GOP vice presidential candidate J.D. Vance was slammed this week when a video of a 2021 Fox News appearance emerged in which he smeared Vice President Kamala Harris: He described her as being one of a “bunch of childless cat ladies who are miserable at their own lives and the choices that they’ve made and so they want to make the rest of the country miserable too.” Vance faced an onslaught of bad press, as many commentators—including Harris’ step-daughter, Taylor Swift fans, Democratic officials, actor Jennifer Aniston, and several conservative women pundits—decried his comment.
Yet Vance, a Republican senator from Ohio, might have had an easy way of dismissing the criticism, for not so long ago, while speaking to a group of conservatives, he blamed the negative media coverage he often received on “childless” reporters.
It turns out that his remark about Harris was not a one-off soundbite. This dig was part of a larger schtick that Vance has deployed to explain the challenges faced by the conservative movement, including derogatory stories in the media. In 2021, Vance presented the full pitch when he spoke at a conference outside Washington, DC, organized by the Intercollegiate Studies Institute, a rightwing outfit co-founded by William F. Buckley Jr. to promote conservative thought on college campuses. During this talk, Vance said he had been victimized by childless journalists. But first he noted that the conservative movement was screwed:
We have lost every single major cultural instiution in this country—Big Finance, Big Tech, Wall Street, the biggest corporations, the universities, the media, and the government. There is not a single institution in this country that conservatives currently control. But there’s one of them, just one that we might have a chance of actually controlling in the future, and that’s the consitutional republic that our founders gave us. We are never going to take Facebook, Amazon, Apple and turn them into conservative institutions. We are never going take the universities and turn them into conservative institutions… We might just be able to control the democratic institutions in this country… This is a raw fact of cynical politics. If we’re not willing to use the power given to us in the American constitutional republic, we’re going to lose this country.
To achieve that control, he said, right-wingers needed to “take aim at the left, specifically the childless left.” He added: “The rejection of the American family is perhaps the most pernicious and the most evil thing the left has done in this country.”

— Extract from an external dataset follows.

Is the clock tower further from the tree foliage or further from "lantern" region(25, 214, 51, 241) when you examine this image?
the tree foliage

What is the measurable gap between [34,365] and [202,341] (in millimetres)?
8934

Vance blasted the “next generation” of Democratic leaders—Harris, Sen. Cory Booker, Rep. Alexandria Ocasio-Cortez, Transportation Secretary Pete Buttigieg—for not having children. (Harris is stepmother to the two children from her husband’s previous marriage; Buttigieg adopted twins in 2021.) Vance ranted that that the Democratic Party had “become controlled by people who don’t have children” and that “the leaders of our country don’t have a personal and direct stake in it via their own offspring.” He howled, “Not a single one of them actually has any physical commitment to the future of this country.”
He then focused his attack on the media:
It’s honestly true of lot of folks in our press and in our media. Very often I will read a [negative] story about me….and I’ll think a little bit about the people who wrote those stories, and what you find consistently is that many of the most unhappy and most miserable and most angry people in our media are childless adults. Let’s just be honest about it. Because, look, the elite model—the American dream to the elites—is get as much credentials as you can, get as much money as you can, get the most prestigious job, and that’s where you’re going to find you self-worth. But I have to be honest with you. Most of our mainstream reporters are not impressive enough to find a lot of self-meaning in their jobs. They’re just not good enough at it.
So it’s not just politicians who are to be dismissed because they have no kids; it’s journalists, too. Vance went on:
What society has built its entire civilization—the flow of information, the leaders of its country, political and governmental and also corporate—around completely childless adults? It’s never happened. This is a new thing in American life, probably a new thing in world history. It’s not good. It’s not healthy. You see the obsessive, weird almost humiliating aggressive posture of our media and you wonder how could these people be so miserable and unhappy. Well, the answer is because they don’t have any kids. Kids are the ultimate ways that we find… self-meaning in life.
Vance bemoaned low birth-rates in the United States, noting this was a “civilizational crisis.” He praised Hungarian autocrat Viktor Orban for providing loans to newly married couples that are forgiven once they have children. He also proposed that parents be given more voting power than non-parents—a remark that has received attention in recent days.
When Vance dissed Harris as a “childless cat lady,” he was not speaking off the cuff. This runs deep for him. The right, as he sees it, has been outmaneuvered by the left on various fronts, and its only target of opportunity is the government. To win that battle, conservatives must target Democrats as foes of the family. And if the media don’t give Vance or his allies good coverage, well, you know why: reporters are wallowing in self-loathing because they’re not changing diapers, carpooling kids to soccer games, or worrying about college tuition.
Vance likes to pose as a big thinker, but this is a weird and simplistic way to see the world: dividing it into haves and have-nots regarding children. And it seems that many, it not most, elected officials, CEOs, and reporters are parents. (FYI, I have two children.) Still, Vance is relying on a skewed view of reality, as he draws up his master plan for the right. At least this distortion can help him dismiss any criticism from the media.